* [Provided passage]:
++++++++++

LGBTQ Discrimination Decision May Help The Climate | Who’s The Culprit Of Ongoing Election Chaos? Look No Further Than SCOTUS
June 24, 2020
TODAY IN HISTORY|
On this day in 1992, the Supreme Court strengthened its 30-year ban on officially sponsored worship in public schools, prohibiting prayer as a part of graduation ceremonies.
THERE IS NO PLANET B|
John Schwartz with The New York Times considers how the Supreme Court’s recent ruling on LGBTQ workplace rights could give a boost to climate lawsuits. ANN E. CARLSON, an expert on climate change law at UCLA, said in a blog post that the court’s decision written by JUSTICE NEIL GORSUCH “provides potent ammunition” for using the Clean Air Act to regulate the greenhouse gas emissions that cause climate change. Schwartz writes, “Some Supreme Court justices have argued that the Environmental Protection Agency lacks the power to broadly regulate greenhouse gases because the authors of the Clean Air Act did not specifically address climate change. Now, though, Justice Gorsuch’s decision ‘will surely be used,’ Professor Carlson wrote, to persuade the court that broad regulation of greenhouse gases under the Clean Air Act lies squarely within the text of the statute.”

++++++++++

* [Recorded information]:
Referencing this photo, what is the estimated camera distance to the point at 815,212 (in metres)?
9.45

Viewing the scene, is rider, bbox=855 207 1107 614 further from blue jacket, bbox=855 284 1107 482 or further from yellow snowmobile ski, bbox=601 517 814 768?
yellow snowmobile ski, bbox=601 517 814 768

++++++++++

* [Study questions]:
• 1. Write out the Supreme Court newsletter word for word, starting at "LGBTQ Discrimination Decision" and ending at "of graduation ceremonies.".
• 2. Pick up the Supreme Court newsletter from the point where it stops, and keep it going.
The data has no part in anything here.

* [Answers]:
• 1.
LGBTQ Discrimination Decision May Help The Climate | Who’s The Culprit Of Ongoing Election Chaos? Look No Further Than SCOTUS
June 24, 2020
TODAY IN HISTORY|
On this day in 1992, the Supreme Court strengthened its 30-year ban on officially sponsored worship in public schools, prohibiting prayer as a part of graduation ceremonies.

• 2.
WHO'S REALLY TO BLAME|
Bill Barrow with The Associated Press reports that Republicans have been blaming the recent examples of election chaos during primaries on Democrats. In reality, he notes, the blame should probably be pointed at the Supreme Court. Barrow writes that the election issues playing out in states like Georgia and Kentucky are a manifestation of Shelby County v. Holder — the 2013 landmark decision that gutted the Voting Rights Act. “Seven years later, the fallout from that decision is colliding with unprecedented changes to the way elections are being conducted. In response to the coronavirus, many states are encouraging mail-in voting. That — combined with a reduction in poll workers — has prompted the consolidation of polling places.”
“Earlier this month, Libertarian REP. JUSTIN AMASH introduced the Ending Qualified Immunity Act. The bill, now co-sponsored by both Democrats and Republicans, would eliminate qualified immunity, a judicially created legal doctrine that protects many police officers from lawsuits brought by victims of excessive force. Ending qualified immunity is an important measure for increasing law enforcement accountability, and because the U.S. Supreme Court announced last week that it will not reconsider its qualified immunity decisions, the onus is now on Congress to act. But this task is an odd one because the Ending Qualified Immunity Act amends a law that never expressly included qualified immunity in the first place.” In The National Law Journal, Orion de Nevers describes the history of qualified immunity and the decisions from the Supreme Court that made it possible. Section 1983 of the Civil Rights Act of 1871 was supposed to hold law enforcement liable for acts that deprive others of their constitutional or statutory rights, and nearly 150 years later, it’s time to make good on that promise, says de Nevers.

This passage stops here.